The second owner of the West Palm Beach Coupe was George Schrafft of Boston and Florida, whose name was well known in the 1950s for candy and ice cream. A build sheet hand-written at B.S. Cunningham Company recorded a number of factory modifications completed before making delivery of the C-3 Coupe to its second owner. These included replacing the bench seat with racing-style bucket seats. The De Dion rear end was exchanged for a live rear axle, and the original magnesium disc wheels were substituted with unique, gear-driven wire wheels. All of the changes undertaken by the Cunningham factory remain on the car today.
Schrafft kept the C-3 coupe until 1958, when it was sold to Henry Desormeau who owned the car for 41 years. Desormeau eventually began a restoration that included repainting the car in the classic Cunningham colors of white with blue stripes. The restoration was incomplete when Desormeau sold the car to the current owner shortly before Desormeau passed away in 1999.
The current owner completed an exacting restoration of the Cunningham C-3 West Palm Beach Coupe, to the specification as delivered by Cunningham to the second owner Schrafft, and was providentially aided by access to one of the three original Cunningham C-2R competition cars. The unique C-3 coupe was painted again to show-quality standards in the Cunningham colors. The coupe was fitted with racing-style bumpers; the original bumpers are also provided with the car. The interior was restored with the bucket seats fitted for Schrafft and other interior surfaces recovered in colors more suitable to the white and blue exterior than the original two-tone tan leather. Original panels were used as patterns and are provided with the car. The original, decorative chrome ‘spears’ seen in the period photographs have also been refinished and go with the car.

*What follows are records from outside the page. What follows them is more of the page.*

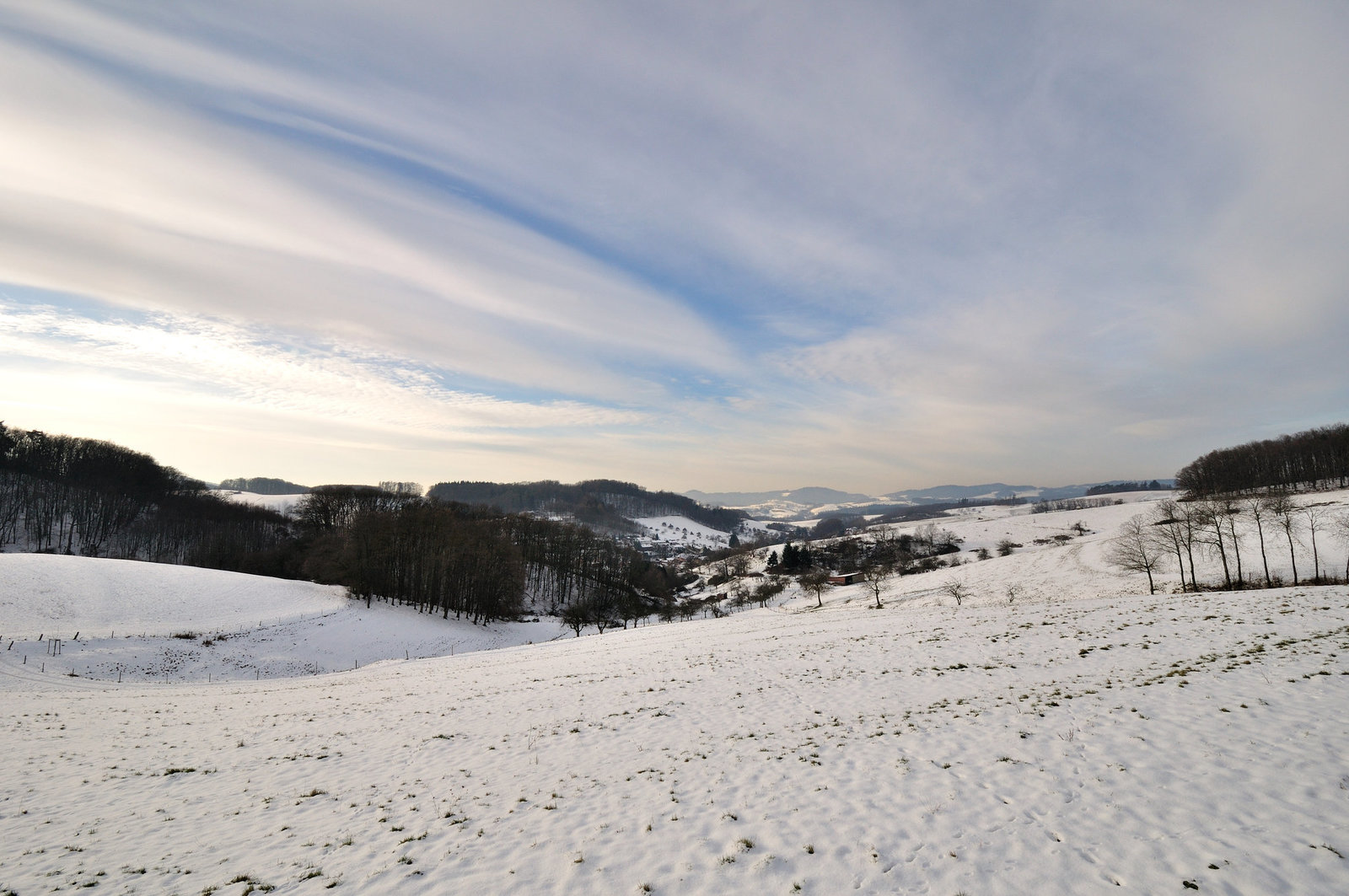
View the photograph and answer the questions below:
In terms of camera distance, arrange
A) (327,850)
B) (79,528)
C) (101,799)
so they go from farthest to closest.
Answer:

The Cunningham C-3 West Palm Beach Coupe has been preserved to the highest mechanical standard, with its Chrysler hemi engine retaining the original Cunningham log manifold with four Zenith carburetors, driven through the Cadillac three-speed transmission and live rear axle. The car is in excellent working order in every respect.
The sixth Cunningham built, this unique C-3 West Palm Beach Coupe was intended to introduce the ‘full-bore’ C-2R ethos to the company’s customers. It has fascinating, unbroken ownership history and comprehensively documented build specifications including its factory modifications. As the missing link between Cunningham’s competition and road car production, 5206X has been identified as the ‘holy grail’ within the tight circle of Cunningham aficionados. The car represents the founders’ infamous performance values in its most unadulterated form and, as such, would prove to be an exciting and attention-grabbing event car. Not to mention that it is an absolute blast to drive!
* Carl Kiekhaefer’s brief ownership of 5206 ended when he traded the C-3
West Palm Beach-built coupe back to Cunningham in exchange for the first Vignale-bodied C-3 finished in Italy, which was also numbered s/n 5206.
The duplicate assignment of s/n 5206 to two, different Cunningham sports cars may have been done in the day for tax purposes. This automobile is irrefutably the sixth Cunningham sports car constructed and assigned s/n 5206 upon construction. Cunningham historians are in agreement that the suffix ‘X’ was later assigned to the C-3 West Palm Beach coupe to differentiate the two cars.